In medicine, dialysis (from Greek διάλυσις, diàlysis, "dissolution"; from διά, dià, "through", and λύσις, lỳsis, "loosening or splitting") is the process of removing excess water, solutes and toxins from the blood in those whose native kidneys have lost the ability to perform these functions in a natural way. This is referred to as renal replacement therapy.
Dialysis is used as a temporary measure in either acute kidney injury or in those awaiting kidney transplant and as a permanent measure in those for whom a transplant is not indicated or not possible.
In the United Kingdom and the United States, dialysis is paid for by the government for those that are eligible. The first successful dialysis was performed in 1943.
In research laboratories, dialysis technique can also be used to separate molecules based on their size. Additionally, it can be used to balance buffer between a sample and the solution "dialysis bath" or "dialysate" that the sample is in. For dialysis in a laboratory, a tubular semipermeable membrane made of cellulose acetate or nitrocellulose is used. Pore size is varied according to the size separation required with larger pore sizes allowing larger molecules to pass through the membrane. Solvents, ions and buffer can diffuse easily across the semipermeable membrane, but larger molecules are unable to pass through the pores. This can be used to purify proteins of interest from a complex mixture by removing smaller proteins and molecules.

..........

● Task item: Could you continue the passage on dialysis, picking up right after its final sentence?

..........

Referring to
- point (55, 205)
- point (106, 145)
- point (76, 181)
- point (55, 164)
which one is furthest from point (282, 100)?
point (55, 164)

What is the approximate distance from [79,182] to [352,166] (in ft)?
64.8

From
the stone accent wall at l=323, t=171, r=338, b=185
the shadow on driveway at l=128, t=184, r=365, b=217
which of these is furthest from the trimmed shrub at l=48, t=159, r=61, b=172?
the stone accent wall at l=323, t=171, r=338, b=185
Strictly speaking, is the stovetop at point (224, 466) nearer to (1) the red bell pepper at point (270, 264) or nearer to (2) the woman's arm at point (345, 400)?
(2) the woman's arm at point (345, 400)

..........

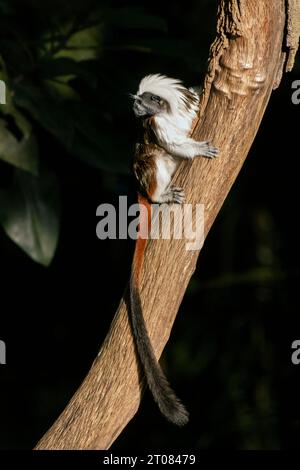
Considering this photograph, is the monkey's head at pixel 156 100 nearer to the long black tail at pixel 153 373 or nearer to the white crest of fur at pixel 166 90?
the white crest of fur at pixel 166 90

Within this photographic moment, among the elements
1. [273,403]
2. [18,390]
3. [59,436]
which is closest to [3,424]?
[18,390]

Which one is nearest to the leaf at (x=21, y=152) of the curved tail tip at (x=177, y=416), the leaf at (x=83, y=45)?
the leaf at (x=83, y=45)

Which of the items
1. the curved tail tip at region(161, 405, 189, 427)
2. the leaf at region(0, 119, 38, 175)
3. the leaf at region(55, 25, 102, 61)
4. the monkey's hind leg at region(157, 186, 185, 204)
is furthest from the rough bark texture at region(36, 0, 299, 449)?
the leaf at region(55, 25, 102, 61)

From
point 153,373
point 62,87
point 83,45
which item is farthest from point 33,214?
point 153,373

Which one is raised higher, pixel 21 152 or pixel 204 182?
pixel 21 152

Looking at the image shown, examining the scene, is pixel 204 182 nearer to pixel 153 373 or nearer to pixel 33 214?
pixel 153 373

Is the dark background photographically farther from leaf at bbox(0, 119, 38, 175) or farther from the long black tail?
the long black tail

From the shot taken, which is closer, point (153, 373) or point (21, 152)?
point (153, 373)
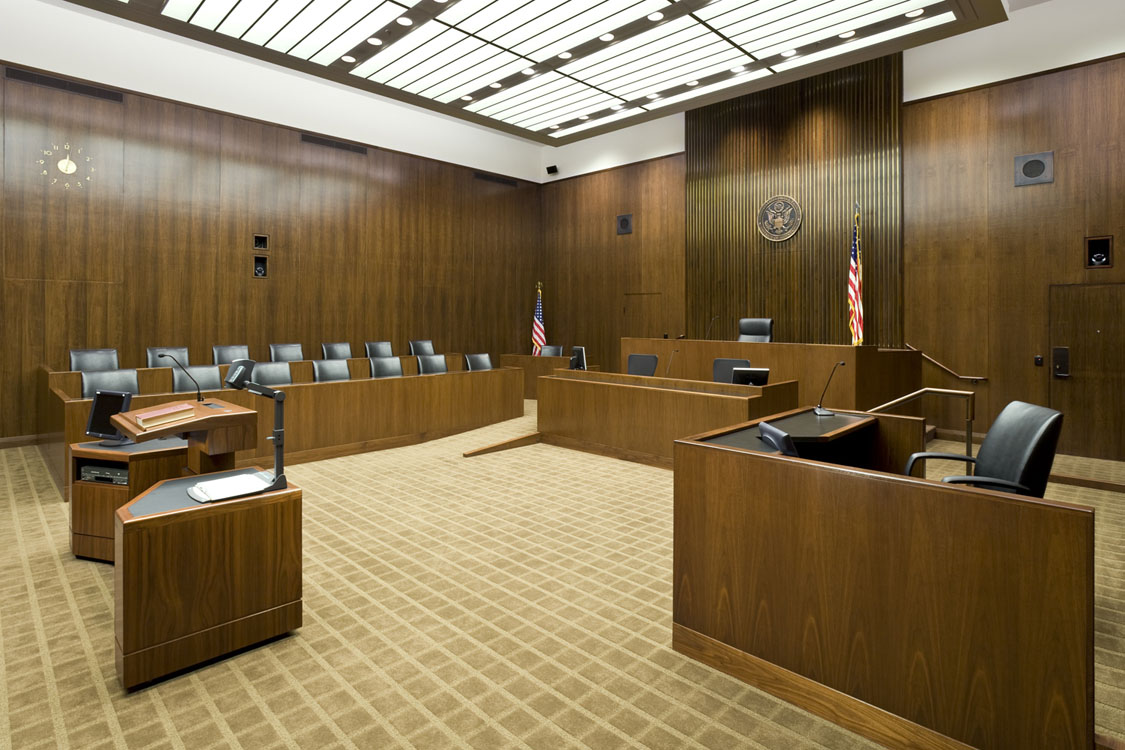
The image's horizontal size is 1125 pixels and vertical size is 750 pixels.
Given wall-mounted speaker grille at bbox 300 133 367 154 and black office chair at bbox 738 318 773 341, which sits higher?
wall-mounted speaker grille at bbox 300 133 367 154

..........

● Task result:
The kidneys have an important role in maintaining health. When the person is healthy, the kidneys maintain the body's internal equilibrium of water and minerals (sodium, potassium, chloride, calcium, phosphorus, magnesium, sulfate). The acidic metabolism end-products that the body cannot get rid of via respiration are also excreted through the kidneys. The kidneys also function as a part of the endocrine system, producing erythropoietin, calcitriol and renin. Erythropoietin is involved in the production of red blood cells and calcitriol plays a role in bone formation. Dialysis is an imperfect treatment to replace kidney function because it does not correct the compromised endocrine functions of the kidney. Dialysis treatments replace some of these functions through diffusion (waste removal) and ultrafiltration (fluid removal). Dialysis uses highly purified (also known as "ultrapure") water.